The New York Police Department would not immediately say whether police used the Taser appropriately.
A police source briefed on the death, however, said that the Emergency Service officer who used the Taser did so because Morales posed a threat.
"He was swinging a large fluorescent lightbulb at them," the source said. "They were attempting to secure themselves on the fire escape to grab the guy and that's when he swung the light at them."
Morales has emotional problems, police said, and may not have been taking his medication. Others at the scene said Morales' mother, who was seen crying as police held her back when she tried to reach her son, had worried about the side effects of the medication.

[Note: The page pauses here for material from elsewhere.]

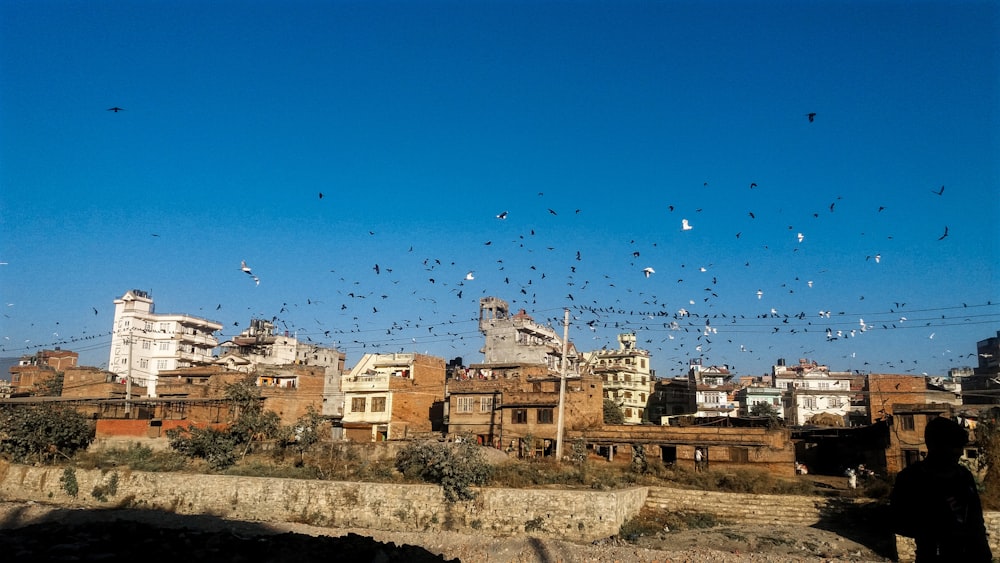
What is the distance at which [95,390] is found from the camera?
201 feet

The altercation started at about 1:30 p.m. when Morales stepped out of his third-floor apartment at 491 Tompkins Ave. and onto the fire escape. He was naked, witnesses said, and yelling that "they were trying to kill him" and that he would kill everyone.
He climbed up one flight, started pulling belongings out of a fourth-floor apartment, then went back down.

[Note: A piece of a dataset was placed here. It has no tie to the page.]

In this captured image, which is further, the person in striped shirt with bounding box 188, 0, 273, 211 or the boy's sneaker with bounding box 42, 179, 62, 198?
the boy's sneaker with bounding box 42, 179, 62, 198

Finally, with police officers on the fire escape above him and other officers on the street below, Morales stepped onto a long metal container that stores the security gate in front of what is an empty store.
Witnesses said police tried repeatedly to talk Morales to safety but that he would not listen and instead grabbed the light from under the container and started menacing officers with it, ignoring their orders.
"Walk down now!" police could be heard shouting to him on a video of the confrontation posted on the Internet.
The Rand Corp., a think thank, in June recommended that the NYPD expand its use of Tasers, first by testing them in a pilot program in which sergeants would carry them on their belts.
Taser use has traditionally been limited to the elite Emergency Services Unit, and the NYPD has described them as an effective way to diffuse volatile confrontations, particularly when dealing with the mentally ill. Critics, however, have called for their ban, citing a number of controversial deaths in cities around the country.